Text provided:
Microsoft via Youtube
Microsoft via Youtube

Microsoft Audio Lab Named World’s Quietest Place

Microsoft via Youtube
Microsoft via Youtube

Many people associate quiet with peacefulness, but a few minutes inside Microsoft's anechoic chamber in Redmond, Washington might create the opposite effect. That’s because the room, which recently nabbed the Guinness World Record for the quietest place on Earth, is so silent that all visitors can hear are the sounds of their own bodies.

Before earning the title, two independent sound specialists carried out separate tests measuring the room at -20.6 dBA and -20.1 dBA (dB standing for decibels and the “A” designating sound pressure). Mathematicians theorize the quietest sound to be Brownian motion, or the movement of particles in a gas or liquid. This is calculated at -23dB, making Microsoft’s anechoic chamber closer to the quietest sound possible than it is to the previous record of -13dBA held by Orfield Labs in Minneapolis.

Data supplied:
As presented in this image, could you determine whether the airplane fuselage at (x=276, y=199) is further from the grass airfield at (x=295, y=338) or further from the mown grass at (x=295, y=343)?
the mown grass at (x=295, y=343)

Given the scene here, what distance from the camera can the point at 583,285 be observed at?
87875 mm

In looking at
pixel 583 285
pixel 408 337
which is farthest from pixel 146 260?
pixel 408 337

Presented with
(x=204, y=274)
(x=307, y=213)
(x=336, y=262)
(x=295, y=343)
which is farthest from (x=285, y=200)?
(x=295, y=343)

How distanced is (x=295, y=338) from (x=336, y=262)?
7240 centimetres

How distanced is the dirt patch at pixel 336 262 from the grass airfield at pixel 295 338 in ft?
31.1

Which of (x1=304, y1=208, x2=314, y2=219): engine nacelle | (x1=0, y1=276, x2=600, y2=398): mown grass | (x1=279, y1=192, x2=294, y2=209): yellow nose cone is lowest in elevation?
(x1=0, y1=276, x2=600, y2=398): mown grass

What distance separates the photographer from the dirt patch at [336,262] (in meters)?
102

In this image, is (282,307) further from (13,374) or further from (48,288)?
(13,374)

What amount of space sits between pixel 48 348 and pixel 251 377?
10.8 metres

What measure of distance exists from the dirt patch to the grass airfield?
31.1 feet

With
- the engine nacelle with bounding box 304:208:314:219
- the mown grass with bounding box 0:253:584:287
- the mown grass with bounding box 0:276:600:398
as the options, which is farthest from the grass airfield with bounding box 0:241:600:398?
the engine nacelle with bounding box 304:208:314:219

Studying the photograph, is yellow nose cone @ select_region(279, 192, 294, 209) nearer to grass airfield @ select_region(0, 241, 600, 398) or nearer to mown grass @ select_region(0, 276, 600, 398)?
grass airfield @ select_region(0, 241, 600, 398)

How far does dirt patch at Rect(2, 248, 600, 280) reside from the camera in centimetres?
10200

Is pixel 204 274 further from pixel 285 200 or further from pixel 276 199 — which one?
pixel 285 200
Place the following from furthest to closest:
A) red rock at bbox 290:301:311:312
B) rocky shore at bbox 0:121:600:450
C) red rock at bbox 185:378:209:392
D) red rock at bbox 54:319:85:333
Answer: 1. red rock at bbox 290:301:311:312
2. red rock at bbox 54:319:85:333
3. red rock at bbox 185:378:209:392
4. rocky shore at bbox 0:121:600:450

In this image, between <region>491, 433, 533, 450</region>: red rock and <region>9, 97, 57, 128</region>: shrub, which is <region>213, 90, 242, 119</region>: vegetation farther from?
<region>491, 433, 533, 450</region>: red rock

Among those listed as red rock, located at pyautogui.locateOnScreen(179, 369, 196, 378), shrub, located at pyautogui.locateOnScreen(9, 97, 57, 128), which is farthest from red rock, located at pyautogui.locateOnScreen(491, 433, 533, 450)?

Requests:
a) List every line of the records that contains the string "bbox", matching its case exactly.
b) Extend the article on Microsoft's anechoic chamber, starting right after its last sentence.

Outputs for the tasks:
a)
A) red rock at bbox 290:301:311:312
B) rocky shore at bbox 0:121:600:450
C) red rock at bbox 185:378:209:392
D) red rock at bbox 54:319:85:333
Answer: 1. red rock at bbox 290:301:311:312
2. red rock at bbox 54:319:85:333
3. red rock at bbox 185:378:209:392
4. rocky shore at bbox 0:121:600:450

b)
At such extreme levels of silence, visitors are able to hear things like the blood rushing through their veins and their scalps moving across their skulls. Apparently, that’s enough to drive people up the wall. In fact, the president and founder of Orfield Labs, Steven Orfield, wasn’t able to last in his own chamber for any longer than 30 minutes at a time.

But the facility in Microsoft’s Building 87 wasn’t built as a center for torture. The echo-absorbing wedges lining the room make it the ideal place to test microphones, speakers, and voice recognition technology. You can take a look inside the chamber in the video below.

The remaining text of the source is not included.